Bagaimanapun juga kebijakan-kebijakan tersebut akan memberikan efek cukup besar terhadap penerimaan negara, dari impor beras misalnya negara berpotensi kehilangan Rp 109,38 miliar, pembebasan bea masuk tepung terigu akan menghilangkan potensi penerimaan sebesar Rp 77,16 miliar, dan yang paling penting adalah merugikan petani dan pedagang pengecer yang menjual komoditas pangan dalam negeri tersebut. Namun hal ini ditepis oleh Menteri Perdagangan, Marie Elka Pangestu yang mengatakan bahwa apabilaharga impor juga tinggi, maka tidak akan menjatuhkan harga jual komoditas pangan dalam negeri sekaligus tidak akan mempengaruhi perlindungan pada petani.
Kebijakan pembebasan bea masuk terhadap bahan pangan ini patut diuji kelak, dengan beberapa pertanyaan, siapa dibalik ini semua? Apakah kebijakan ini merupakan tekanan negara asing dan pengusaha-pengusaha penguasa kapital negeri ini terhadap pemerintah Indonesia? Apakah benar-benar murni untuk kesejahteraan rakyat? Apakah kelak perlindungan terhadap petani benar-benar dijamin oleh pemerintah? Jawaban-jawaban itu kelak akan muncul bersamaan dengan datangnya beras dan gandum impor, selanjutnya akan terjawab perusahaan siapa yang mengimpornya. Mari kita cermati.
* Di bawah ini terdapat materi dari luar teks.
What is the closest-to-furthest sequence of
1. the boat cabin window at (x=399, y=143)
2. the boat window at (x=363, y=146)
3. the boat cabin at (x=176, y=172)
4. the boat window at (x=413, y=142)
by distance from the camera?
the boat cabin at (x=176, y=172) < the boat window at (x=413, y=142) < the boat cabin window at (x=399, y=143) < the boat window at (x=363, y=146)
Mengingat hangatnya situasi politik beberapa minggu terakhir berkaitan dengan episode Gayus memulul balik Satgas Anti Mafia Hukum, sentilan dari beberapa tokoh agama tentang kebohongan publik yang dilakukan pemerintahan Kabinet Indonesia Bersatu Jilid 2 dan diakhiri dengan penugasan kepada Wakil Presiden untuk mengawal 12 keputusan penting menyikapi situasi terakhir, maka kebijakan antisipasi terhadap sinyalemen akan adanya krisis pangan ini menjadi penting pula. Mengapa? Analisa saya, pemerintah memandang kelompok-kelompok yang kritis terhadap pemerintah belum tentu semuanya mempunyai basis massa yang besar dan jelas, yang paling penting bagi pemerintah adalah menjamin kebutuhan paling dasar yaitu pangan, apapun caranya. Seperti halnya teori AbrahamMaslow bahwa ada 5 kebutuhan penting manusia yang harus dipenuhi berdasarkan tingkat urgensinya artinya untuk merasakan kenikmatan suatu kebutuhan maka harus dipuaskan terlebih dahulu kebutuhan yang ada di tingkat dibawahnya, dalam hal ini adalah kebutuhan akan pangan.
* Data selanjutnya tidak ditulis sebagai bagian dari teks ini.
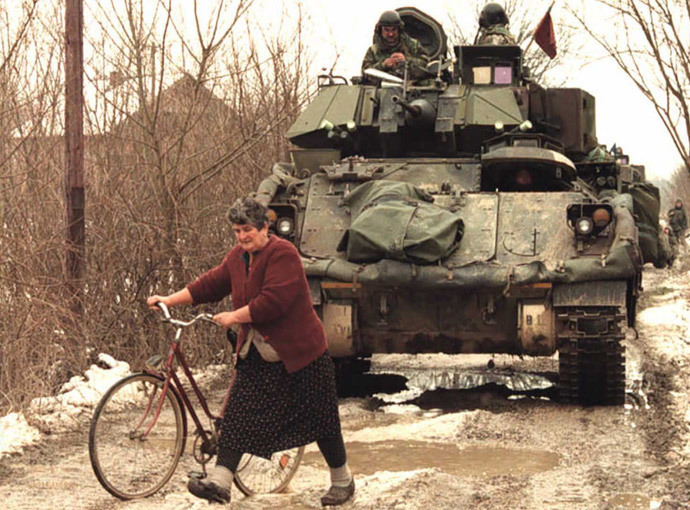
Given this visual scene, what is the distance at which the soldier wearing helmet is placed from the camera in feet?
42.1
Tidak dapat disangkal, belajar dari pengalaman tahun 1998 saat itu harga-harga kebutuhan pokok melonjak sangat drastis, krisis mata uang, berlanjut krisis ekonomi dan berakhir dengan krisis politik, pemerintah pasti tidak akan terjebak dalam situasi seperti itu lagi karena meningkatnya harga pangan dengan membabi buta atau tidak terkendali. Akibat dari itu semua adalah menurunnya daya beli masyarakat yang akan berujung pada ‘berteriaknya’ grass root. Dan apabila grass root sudah mulai ‘berteriak’ kelaparan, maka ibarat jerami kering terpantik api, akan mudah terbakar menghanguskan semua elemen bangsa. Selamanya kita akan menjadi bangsa keledai yang terperosok ke dalam lubang yang sama untuk kesekian kalinya, seperti apa kata bung Hatta “ Sejarah adalah repetisi pengalaman-pengalaman. Tapi jika Indonesia terperosok ke lubang hitam yang sama secara telak, mungkin karena bangsa ini tidak benar-benar belajar dari sejarah yang benar”. Jadi seperti biasa pemerintah akan berkomentar “Hey para vokalis..teruslah berteriak..Emang Gue Pikirin, yang penting rakyat kenyang.”
Ah...terdengar lagi di telinga saya suara Iwan Fals dengan kelompok SWAMI ..oo..ya..o..ya..o..ya..bongkar..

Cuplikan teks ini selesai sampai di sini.